Increase their daily outdoor time over one to two weeks, beginning at two hours and adding 30 to 60 minutes a day. Start them in a partly shady spot and slowly move them to full sun. Bring them in at night.

Preparing the Soil for Your Growing Kale Plants

Use the hardening-off period to prepare your kale bed. Choose a spot that receives six to eight hours of daily sun, or four to six hours if your daytime temperature regularly tops 80F. Growing kale in too much sun may result in a tough, bitter harvest.

Clear your planting site of large stones and cut any weeds or grass back to the soil. Prepare a bed large enough to space your seedlings for 12 to15 inches apart.

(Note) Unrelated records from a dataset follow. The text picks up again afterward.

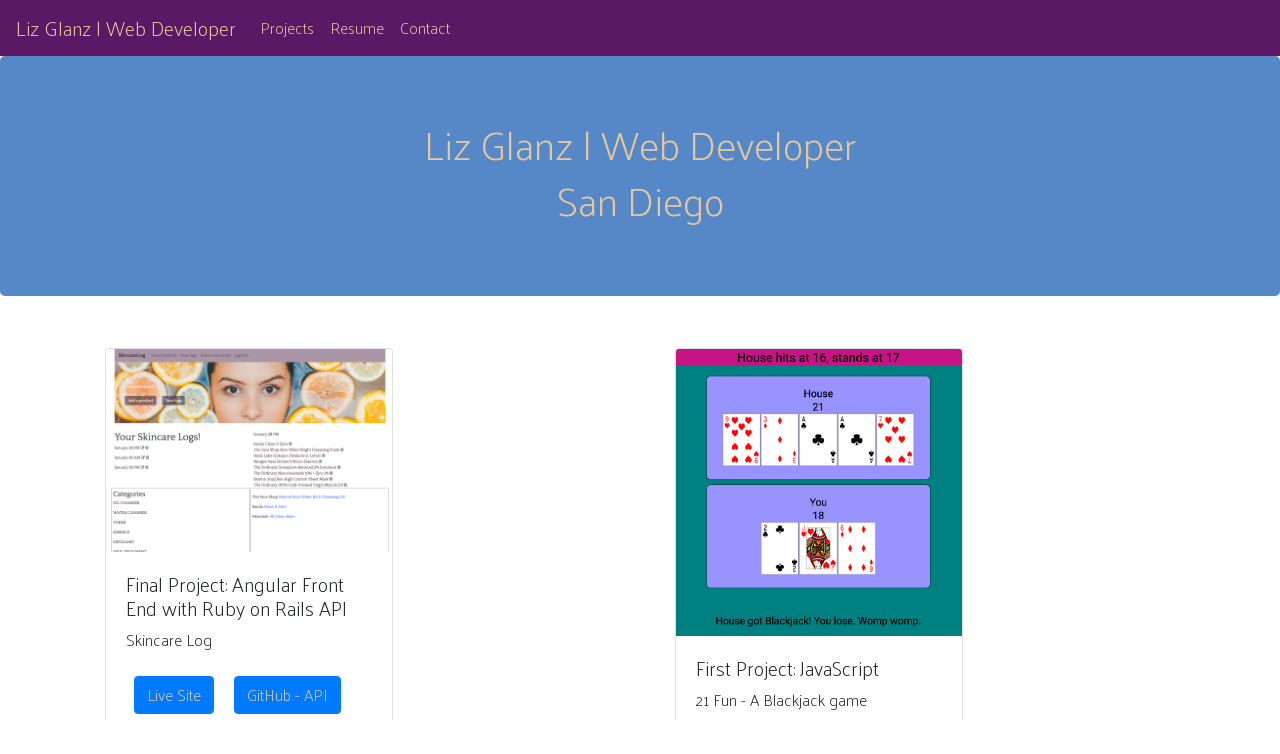

--- FILE ---
content_type: text/html; charset=utf-8
request_url: http://lizglanz.com/
body_size: 1818
content:
<!doctype html>
<html lang="en">
<head>
  <!-- Required meta tags -->
  <meta charset="utf-8">
  <meta name="viewport" content="width=device-width, initial-scale=1, shrink-to-fit=no">
  <title>Liz Glanz | Web Developer</title>

  <!-- Bootstrap CSS -->
  <link rel="stylesheet" href="https://maxcdn.bootstrapcdn.com/bootstrap/4.0.0/css/bootstrap.min.css" integrity="sha384-Gn5384xqQ1aoWXA+058RXPxPg6fy4IWvTNh0E263XmFcJlSAwiGgFAW/dAiS6JXm" crossorigin="anonymous">
  <link href="https://fonts.googleapis.com/css?family=Palanquin:200" rel="stylesheet">
  <link rel="stylesheet" href="css/style.css">
  <link href="https://use.fontawesome.com/releases/v5.0.6/css/all.css" rel="stylesheet">
  <link rel="icon" type="image/png" href="srcs/favicon.ico">
  <script defer src="https://use.fontawesome.com/releases/v5.0.6/js/all.js"></script>
  <!-- <script type="text/javascript" src="js/app.js"></script> -->
</head>
<body>
  <div>

    <nav class="navbar navbar-expand-lg navbar-light">
      <button class="navbar-toggler" type="button" data-toggle="collapse" data-target="#navbarTogglerDemo01" aria-controls="navbarTogglerDemo01" aria-expanded="false" aria-label="Toggle navigation">
        <span class="navbar-toggler-icon"></span>
      </button>
      <div class="navbar-collapse collapse" id="navbarTogglerDemo01">
        <a class="navbar-brand" href="#">Liz Glanz | Web Developer</a>
        <ul class="navbar-nav mr-auto">
          <li class="nav-item">
            <a class="nav-link" href="#projects">Projects</a>
          </li>
          <li class="nav-item">
            <a class="nav-link" href="srcs/resume.pdf" target="_blank">Resume</a>
          </li>
          <li class="nav-item">
            <a class="nav-link" href="#contact">Contact</a>
          </li>
        </ul>

      </div>
    </nav>

    <div class="jumbotron">
      <h1>Liz Glanz | Web Developer</h1>
      <h1>San Diego</h1>
    </div>

    <div id="projects" class="container">
      <div class="row">

        <div class="col-sm-6">
          <div class="card">
            <img src="srcs/skincare-log.png" class="card-img-top" alt="Card image cap">
            <div class="card-body">
              <h5>Final Project: Angular Front End with Ruby on Rails API</h5>
              <p>Skincare Log</p>
              <a class="btn btn-primary" href="http://www.skincare-log.com/" target="_blank">Live Site</a>
              <a class="btn btn-primary" href="https://github.com/liziscurious/skincare-log-api">GitHub - API</a>
              <a class="btn btn-primary" href="https://github.com/liziscurious/skincare-log" target="_blank">GitHub - Front End</a>
              <a class="btn btn-outline-primary" href="#">Back</a>
            </div>
          </div>
        </div>

        <div class="col-sm-6">
          <div class="card">
            <img src="srcs/21-fun.png" class="card-img-top" alt="Card image cap">
            <div class="card-body">
              <h5>First Project: JavaScript</h5>
              <p>21 Fun - A Blackjack game</p>
              <a class="btn btn-primary" href="https://liziscurious.github.io/congenial-ghost" target="_blank">Live Site</a>
              <a class="btn btn-primary" href="https://github.com/liziscurious/congenial-ghost" target="_blank">GitHub</a>
              <a class="btn btn-outline-primary" href="#">Back</a>
            </div>
          </div>
        </div>

        <div class="col-sm-6">
          <div class="card">
            <img src="srcs/teapots.png" class="card-img-top" alt="Card image cap">
            <div class="card-body">
              <h5>First Full-Stack App: MEN Stack</h5>
              <p>Teapot Wonderdome</p>
              <a class="btn btn-primary" href="https://teapot-wonder-dome.herokuapp.com/" target="_blank">Live Site</a>
              <a class="btn btn-primary" href="https://github.com/liziscurious/teapot-wonder-dome" target="_blank">GitHub</a>
              <a class="btn btn-outline-primary" href="#">Back</a>
            </div>
          </div>
        </div>

        <div class="col-sm-6">
          <div class="card">
            <img src="srcs/earworm.png" class="card-img-top" alt="Card image cap">
            <div class="card-body">
              <h5>Group Project: MEAN Stack</h5>
              <p>Earworm</p>
              <a class="btn btn-primary" href="https://earworm.herokuapp.com/" target="_blank">Live Site</a>
              <a class="btn btn-primary" href="https://github.com/anth0nyj/earworm" target="_blank">GitHub</a>
              <a class="btn btn-outline-primary" href="#">Back</a>
            </div>
          </div>
        </div>

        <div class="col-sm-6">
          <div class="card">
            <img src="srcs/dinner-movie.png" class="card-img-top" alt="Card image cap">
            <div class="card-body">
              <h5>Group Project: Angular Front End with Ruby on Rails API</h5>
              <p>Dinner and a Movie</p>
              <a class="btn btn-primary" href="https://awesome-dinner-and-movie.herokuapp.com/" target="_blank">Live Site</a>
              <a class="btn btn-primary" href="https://github.com/madsray/review_this_backend">GitHub - API</a>
              <a class="btn btn-primary" href="https://github.com/madsray/review_this_frontend" target="_blank">GitHub - Front End</a>
              <a class="btn btn-outline-primary" href="#">Back</a>
            </div>
          </div>
        </div>

      </div>
    </div>

    <div id="contact" class="jumbotron text-center">
      <h1>Find Me At</h1>
      <br>
      <div id="contact-links" class="row">
        <div class="col-sm"></div>
        <a class="col-sm" href="https://github.com/liziscurious" target="_blank"><i class="fab fa-3x fa-github"></i></a>
        <a class="col-sm" href="https://www.linkedin.com/in/lizglanz/" target="_blank"><i class="fab fa-3x fa-linkedin"></i></a>
        <a class="col-sm" href="mailto:liz@lizglanz.com" target="_blank"><i class="far fa-3x fa-envelope"></i></a>
        <div class="col-sm"></div>
      </div>
    </div>

  </div>

  <!-- Optional JavaScript -->
  <!-- jQuery first, then Popper.js, then Bootstrap JS -->
  <script src="https://code.jquery.com/jquery-3.2.1.slim.min.js" integrity="sha384-KJ3o2DKtIkvYIK3UENzmM7KCkRr/rE9/Qpg6aAZGJwFDMVNA/GpGFF93hXpG5KkN" crossorigin="anonymous"></script>
  <script src="https://cdnjs.cloudflare.com/ajax/libs/popper.js/1.12.9/umd/popper.min.js" integrity="sha384-ApNbgh9B+Y1QKtv3Rn7W3mgPxhU9K/ScQsAP7hUibX39j7fakFPskvXusvfa0b4Q" crossorigin="anonymous"></script>
  <script src="https://maxcdn.bootstrapcdn.com/bootstrap/4.0.0/js/bootstrap.min.js" integrity="sha384-JZR6Spejh4U02d8jOt6vLEHfe/JQGiRRSQQxSfFWpi1MquVdAyjUar5+76PVCmYl" crossorigin="anonymous"></script>
</body>
</html>


--- FILE ---
content_type: text/css; charset=utf-8
request_url: http://lizglanz.com/css/style.css
body_size: 263
content:
* {
  font-family: 'Palanquin', sans-serif !important;
}

h1 {
  color: #E6C79C;
}

a{
  color: #E6C79C !important;
}

.navbar {
  background-color: #5B1865;
}

.jumbotron {
  background-color: #5688C7;
  text-align: center;
}

#two {
  background-color: #470024;
}

#three {
  background-color: #2C5784;
}

.card {
  width: 18rem;
  margin: 20px;
}

.btn {
  margin: 8px;
}

#contact-links {
  color: #E6C79C !important;
  font-size: 1.6em;
  margin: 8px;
}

Spread a 4-inch layer of well-rotted vegan compost over the site. It will suppress weeds and provide a nutrient-rich layer that’s easy for the growing kale seedling’s roots to penetrate.

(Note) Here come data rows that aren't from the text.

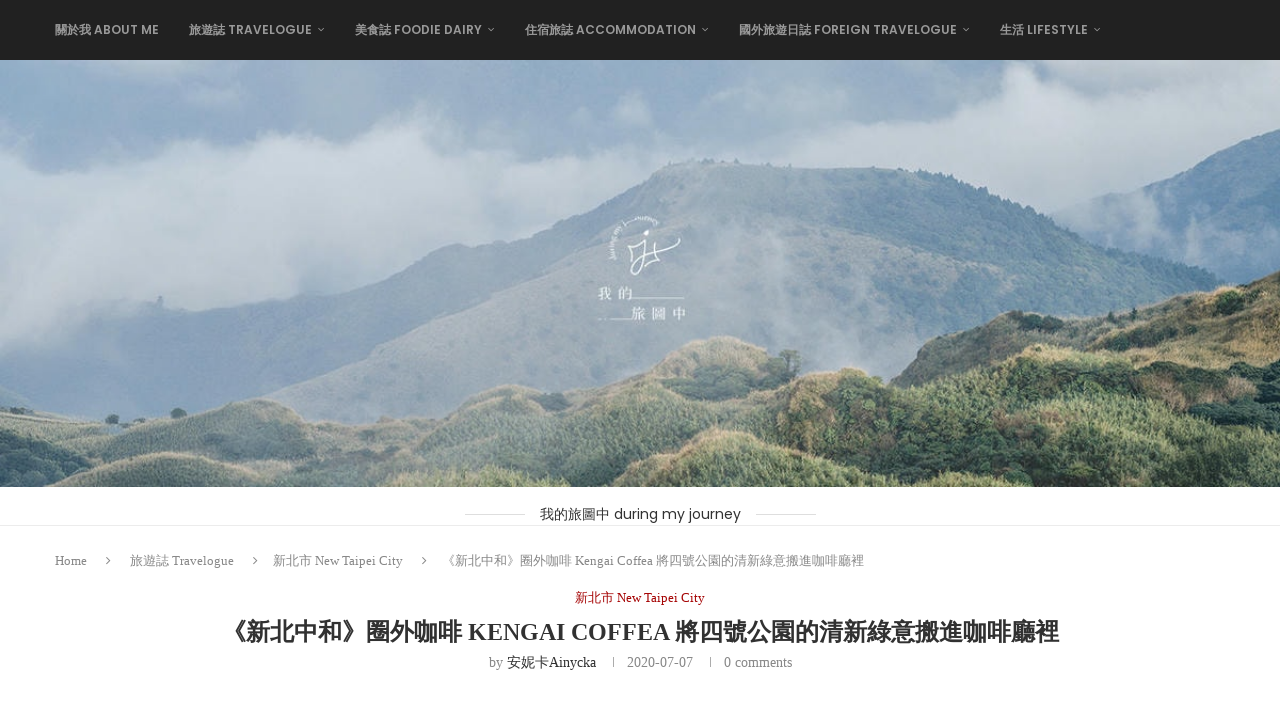

--- FILE ---
content_type: text/html; charset=utf-8
request_url: https://www.google.com/recaptcha/api2/aframe
body_size: 267
content:
<!DOCTYPE HTML><html><head><meta http-equiv="content-type" content="text/html; charset=UTF-8"></head><body><script nonce="bYJ26GO1G1ETErPpMwXcAA">/** Anti-fraud and anti-abuse applications only. See google.com/recaptcha */ try{var clients={'sodar':'https://pagead2.googlesyndication.com/pagead/sodar?'};window.addEventListener("message",function(a){try{if(a.source===window.parent){var b=JSON.parse(a.data);var c=clients[b['id']];if(c){var d=document.createElement('img');d.src=c+b['params']+'&rc='+(localStorage.getItem("rc::a")?sessionStorage.getItem("rc::b"):"");window.document.body.appendChild(d);sessionStorage.setItem("rc::e",parseInt(sessionStorage.getItem("rc::e")||0)+1);localStorage.setItem("rc::h",'1768759669686');}}}catch(b){}});window.parent.postMessage("_grecaptcha_ready", "*");}catch(b){}</script></body></html>

--- FILE ---
content_type: application/javascript
request_url: https://duringmyjourney.com/wp-content/plugins/penci-recipe/js/rating_recipe.js?ver=3.9
body_size: 55
content:
(function ($) {
	"use strict";
	var PENCI = PENCI || {};
	PENCI.penci_rating_recipe = function () {
		if (jQuery(".penci_rateyo").length) {
			jQuery(".penci_rateyo").each(function () {
				var $this = jQuery(this),
					rate = parseFloat($this.data("rate")),
					allow = $this.data("allow"),
					total = $this.data("total"),
					postidsub = $this.data("postidsub"),
					people_numb = parseInt($this.data("people"));

				$this.rateYo({
					rating: rate,
					fullStar: true,
					starWidth: "13px",
					spacing: "3px",
					onSet: function (rating, rateYoInstance) {
						jQuery(this).rateYo("option", "readOnly", true);
						var postid = jQuery(this).data("postid");

						jQuery.ajax({
							type: "POST",
							url: PENCI.ajaxUrl,
							dataType: "html",
							data: {
								action: "penci_rateyo",
								nonce: PENCI.nonce,
								postid: postid,
								postidsub: postidsub,
								rating: rating,
							},
							success: function (data) {
								var parent = jQuery(this).parent(),
									new_rate =
										(total + rating) / (people_numb + 1);
								jQuery(".penci-rate-number", parent).html(
									new_rate
								);
								$this.rateYo("rating", new_rate);
								$this
									.parent()
									.find(".penci-rate-number")
									.html(new_rate.toPrecision(2));
								$this
									.parent()
									.find(".penci-number-people")
									.html(people_numb + 1);
							},
						});
					},
				});

				if (allow == "0") {
					$this.rateYo("option", "readOnly", true);
				}
			});
		}
	};

	$(document).ready(function () {
		PENCI.penci_rating_recipe();
	});

	$(window).on("elementor/frontend/init", function () {
		if (window.elementorFrontend && elementorFrontend.isEditMode()) {
			elementorFrontend.hooks.addAction(
				"frontend/element_ready/penci-recipe.default",
				function ($scope) {
					PENCI.penci_rating_recipe();
				}
			);
		}
	});
})(jQuery);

This no-till, veganic gardening method leaves the actual soil’s structure and food web intact.

Tip:  Use the same bed-preparation method for nursery-started kale plants. They’re already hardened off, so if they have at least three sets of leaves, you can plant them one to two weeks before your last spring frost date.

Planting Your Kale

Leave as much seed starter as possible on your kale seedling’s roots when planting.

Leave as much seed starter as possible on your kale seedling’s roots when planting.

Slide your seedlings gently from their containers, being careful to retain as much of the starter mix as possible. Properly space them with their stems upright and perpendicular to the ground.

Mound the compost carefully around the roots to fully support the stems – but no higher than the lowest leaves.

Water lightly around the newly planted kale, enough to moisten the root zone without exposing the roots.

Growing kale plants responds to cool temperatures and faithful watering with an abundance of sweet, crispy leaves!

Ongoing Kale Care

Green cabbage worm feeding on kale leaf.

Protect your kale from leaf-devouring cabbage white butterfly caterpillars with a companion planting of nasturtiums.

The easy-to-grow plants’ peppery leaves divert the butterflies, and their cheery yellow, red, and orange blossoms are a tasty salad garnish.

Harvesting your kale plants’ outer leaves as soon as they’re large enough to eat also deters pests. And even if the worms manage to strip a kale plant’s leaves down to stubs, don’t panic.

It will begin sprouting fresh leaves in a couple of weeks!

Leaf mold makes an inexpensive veganic no-till mulch.

Once your growing kale plants are 6 inches high, mulch around them with hay or leaf mold. Replenish the mulch as it decomposes to maintain the soil moisture and combat weeds.

Spread vegan compost between your kale plants every six weeks to two months through the growing season. It will also feed the soil and improve its structure.

Mulch and the compost feed the soil and improve its structure as they decompose. And they do it without an ounce of chemical fertilizer or a single turn of the spade – the advantages of veganic no-till gardening!

Harvesting Your Kale

Start harvesting your kale’s outer leaves when the plants are about 10 inches high. To take an entire plant, cut the stalk between 2 and 3 inches above the soil line. New leaves will show up in a couple of weeks, just as they would if pests had eaten the old ones!

Freshly harvested kale makes a tantalizing addition to pastas, soups, salads and green drinks.

Pick the leaves early in the day for maximum flavor. Rinse and eat or refrigerate them as soon as possible. If you store them loosely in plastic bags, they’ll keep in the fridge for up to a week.

Tip: If you’re lucky enough to have more leaves than you can harvest right away, remove and compost the ones you can’t use.

Otherwise, they could attract pests, and they’ll use up energy the plants could be directing t producing tender baby leaves!